* _CONSIGNE_
Recopiez mot pour mot le passage du texte sur la Loi électorale qui commence aux mots « Le tribunal partage » et s'arrête après « et suivants C.p.c. ».

* _TEXTE SOURCE_

Le tribunal partage cette opinion et conclut que c'est à bon droit que l'appelant s'est pourvu par voie d'appel en vertu des articles 266 et suivants C.p.c.

 

5.                   LA LÉGISLATION PERTINENTE

 

L'appelant a reçu un constat d'infraction en vertu de; l'article 45 de la Loi sur la consultation populaire([1]) qui réfère à l'article 364 de la Loi électorale([1]); ce dernier article prévoit les cas où un scrutateur doit ou peut rejeter un bulletin de vote. La contravention à l'obligation d'agir conformément à l'article 364 est prévue à l'article 555 de la Loi électorale qui stipule:

 

"Est passible d'une amende de 100 $ à 1 000 $ pour une première infraction et de 200 $ à 2 000 $ pour toute récidive dans les cinq ans:

 

3e le Directeur général des élections, un membre de son personnel ou un membre du personnel électoral qui, de manière frauduleuse, néglige d'agir, refuse d'agir ou agit à l'encontre de la présente loi;"

 

L'amende prévue à l'article 555 de la Loi électorale n'est toutefois pas la seule sanction pour une infraction à l'article 364 car il faut y ajouter les dispositions des articles 567 et 568 de la Loi électorale.

 


Art. 567. Une infraction prévue à l'un des paragraphes 1e, 2e, 3e ou 4e de l'article 551, à l'un des paragraphes 2e, 3e, 4e ou 8e de l'article 553, à l'un des paragraphes 1e ou 3e de l'article 554, au paragraphe 3e de l'article 555, au paragraphe 4e de l'article 556 et aux articles 557 et 560 est une manoeuvre électorale frauduleuse.

* _CONTENU DES DONNÉES_
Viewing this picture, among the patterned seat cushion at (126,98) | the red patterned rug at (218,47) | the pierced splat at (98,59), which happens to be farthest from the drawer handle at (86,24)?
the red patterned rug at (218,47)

* _RÉPONSE_
Le tribunal partage cette opinion et conclut que c'est à bon droit que l'appelant s'est pourvu par voie d'appel en vertu des articles 266 et suivants C.p.c.